**EXTRACT TO READ**
━━━━━━

About

This page provides some sample regular expression operations in R.

Regular Expressions in R

Describe the types of strings that conform to the following regular expressions and construct an example that is matched by the regular expression.

The pattern, description (as comment) and examples are provided inside code chunk.

library(stringr)
pattern="[0-9]+\\$"
#Description: One or More numbers followed by $ symbol.
examples=c("1234$","ab12$ab","1$")
str_detect(examples,pattern)
## [1] TRUE TRUE TRUE
pattern="\\b[a-z]{1,4}\\b"
#A word of 1 to 4 letters
examples=c("a","bc","xyz","wxyz","123 abcd 12c")
str_detect(examples,pattern)
## [1] TRUE TRUE TRUE TRUE TRUE
pattern=".*?\\.txt$"
#String pattern ending with .txt (ie. .txt followed by end of line or new line)
examples=c(".txt","abc.txt","123abc.txt","a$b#1.txt")
str_detect(examples,pattern)
## [1] TRUE TRUE TRUE TRUE
pattern = "\\d{2}/\\d{2}/\\d{4}"
#Numbers in the format nn/nn/nnnn
examples=c("92/36/1234","01/01/2015 Happy newyear!","!! 12/31/2015 !!")
str_detect(examples,pattern)
## [1] TRUE TRUE TRUE
pattern="<(.+?)>.+?</\\1>"
#Tag format. One or more character inside < > followed by one or more character and followed by  the same characters that was inside < > earlier, but this time inside </ >. Similar to <html> something </html>
examples=c("<tag>Text</tag>","<Font size=4,color=blue>Blue Text</Font size=4,color=blue>")
str_detect(examples,pattern)
## [1] TRUE TRUE
#Rewrite the expression [0-9]+\\$ in a way that all elements are altered but the expression performs the same task
#Answer: \\d+[$]
pattern1="[0-9]+\\$"
pattern2="\\d+[$]"
example=c("1$","123$","a1$a")
str_detect(example,pattern1)
## [1] TRUE TRUE TRUE
str_detect(example,pattern2)
## [1] TRUE TRUE TRUE

Consider the mail address chunkylover53[at]aol[dot]com.

Transform the string to a standard mail format using regular expressions.

mail_raw="chunkylover53[at]aol[dot]com"
find_pattern="(.+?)\\[at\\](.+?)\\[dot\\](.+)"
replace_pattern="\\1@\\2\\.\\3"
str_replace(mail_raw,find_pattern,replace_pattern)
## [1] "chunkylover53@aol.com"

━━━━━━

**INSTRUCTIONS FOR THE TASK**
Answer these questions about the page on regular expressions in R.
1. Which library does the code load?
2. According to the comment, what format does the pattern "\\d{2}/\\d{2}/\\d{4}" describe?
3. What string does str_replace return for the mail address?
The material comes from a separate source and is not part of the text above.

**SOURCE MATERIAL**
━━━━━━

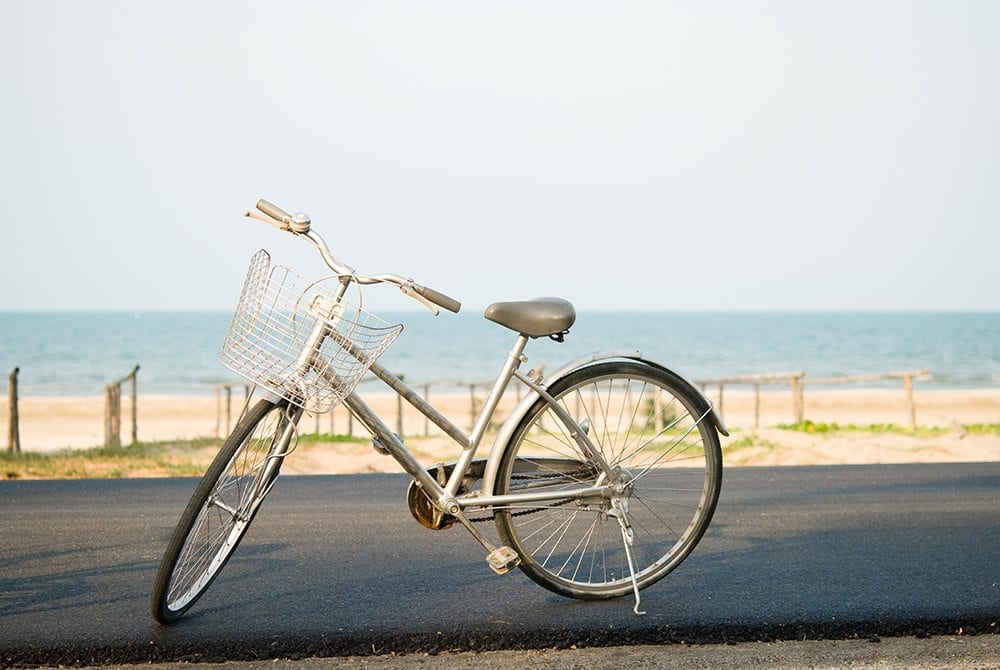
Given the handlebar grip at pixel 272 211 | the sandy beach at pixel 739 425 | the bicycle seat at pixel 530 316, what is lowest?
the sandy beach at pixel 739 425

━━━━━━

**ANSWER TO THE PROBLEM**
1. stringr
2. Numbers in the format nn/nn/nnnn
3. "chunkylover53@aol.com"